**Data for analysis**:
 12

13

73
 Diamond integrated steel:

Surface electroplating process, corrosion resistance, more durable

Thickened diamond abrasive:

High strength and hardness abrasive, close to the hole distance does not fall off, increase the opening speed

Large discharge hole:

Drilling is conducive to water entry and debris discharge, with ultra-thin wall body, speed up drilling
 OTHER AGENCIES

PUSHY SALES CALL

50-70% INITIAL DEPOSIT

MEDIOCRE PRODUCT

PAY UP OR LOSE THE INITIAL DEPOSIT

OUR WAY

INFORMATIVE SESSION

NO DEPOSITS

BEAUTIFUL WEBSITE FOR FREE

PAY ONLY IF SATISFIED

...

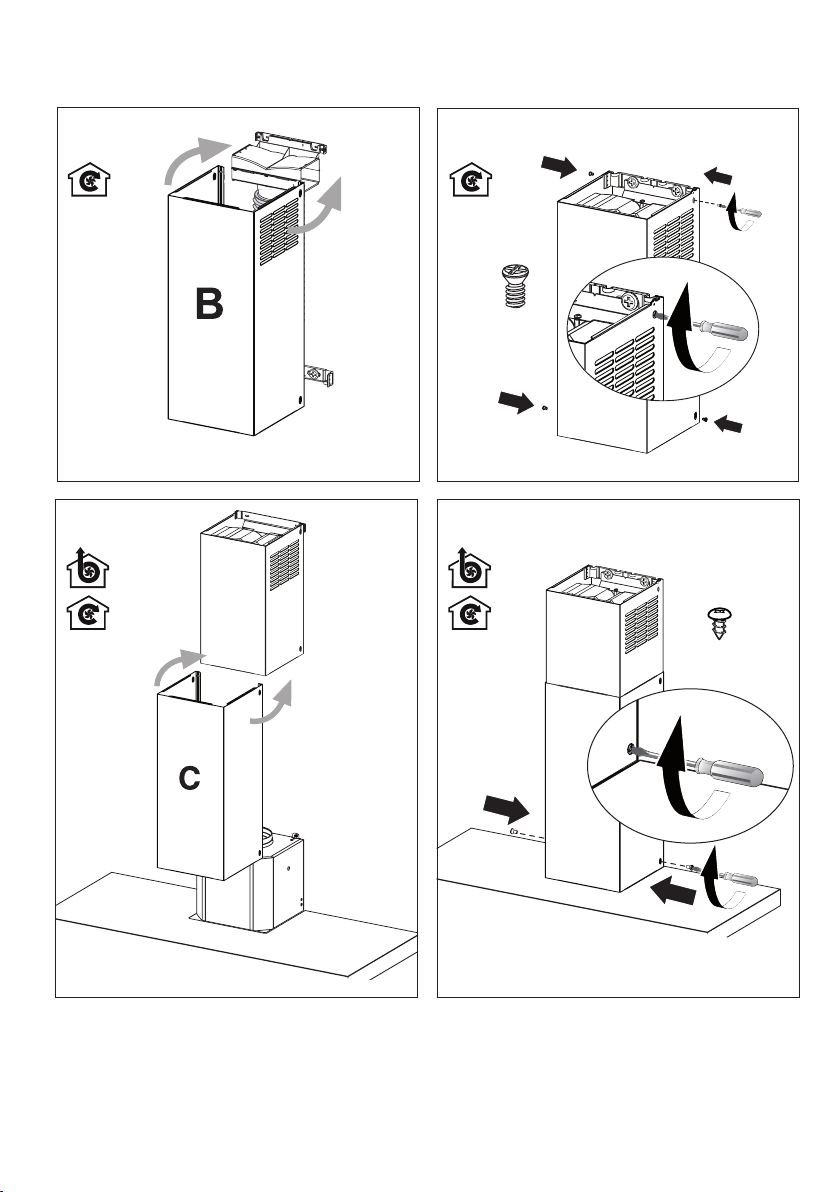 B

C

--

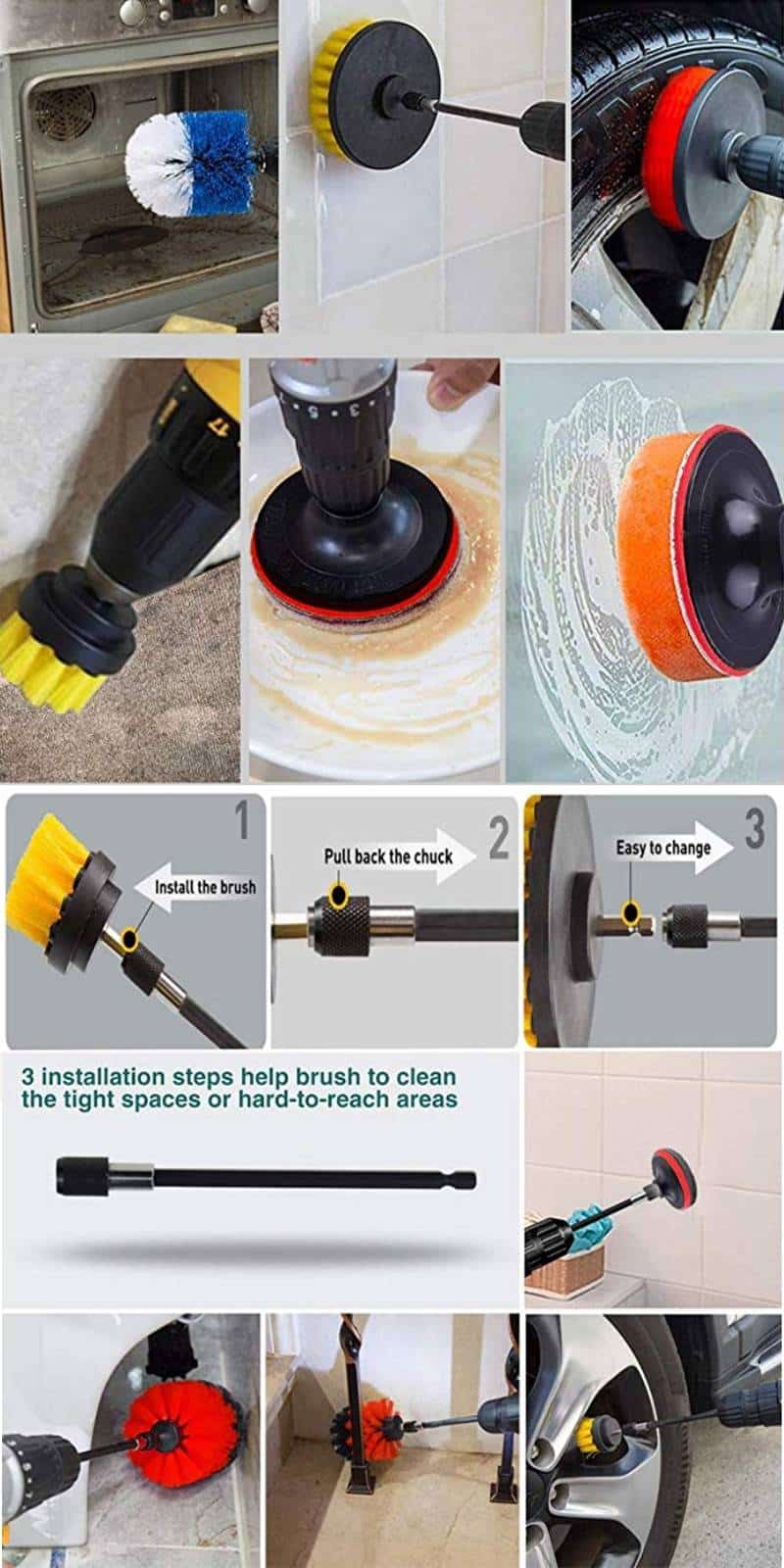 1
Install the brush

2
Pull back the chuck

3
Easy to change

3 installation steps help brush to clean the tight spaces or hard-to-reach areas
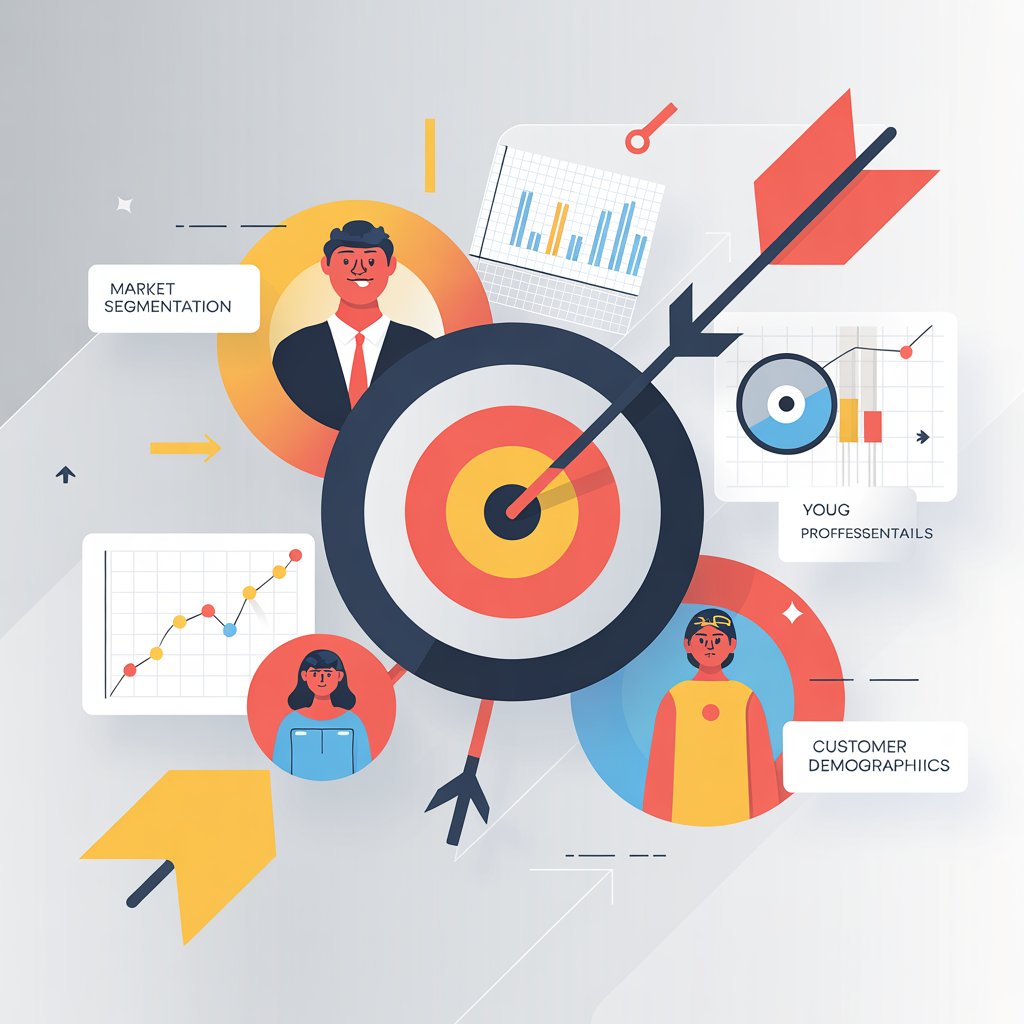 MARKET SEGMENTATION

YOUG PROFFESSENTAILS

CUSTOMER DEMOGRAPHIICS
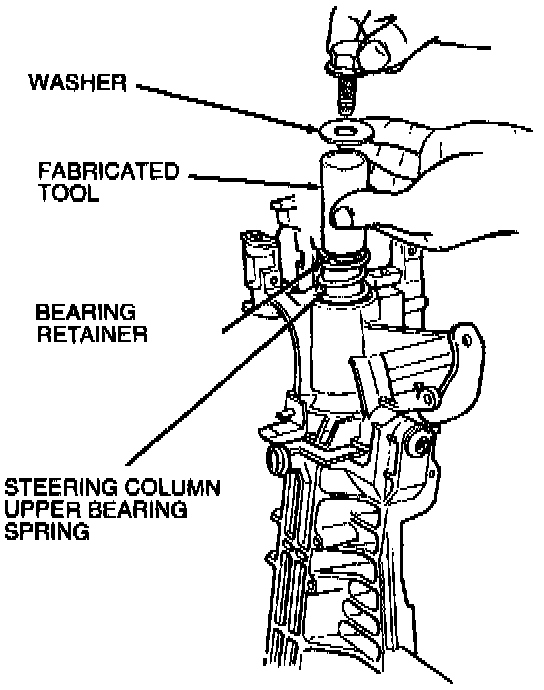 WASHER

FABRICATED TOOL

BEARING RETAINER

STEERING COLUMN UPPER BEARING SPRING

**The problem**: Excerpt from the records above: set down only the lines from the one that contains "3 installation steps" through the one that contains "STEERING COLUMN UPPER BEARING SPRING", inclusive, word for word. Pictures stay out.

**Output of the exercise**:
3 installation steps help brush to clean the tight spaces or hard-to-reach areas
 MARKET SEGMENTATION

YOUG PROFFESSENTAILS

CUSTOMER DEMOGRAPHIICS
 WASHER

FABRICATED TOOL

BEARING RETAINER

STEERING COLUMN UPPER BEARING SPRING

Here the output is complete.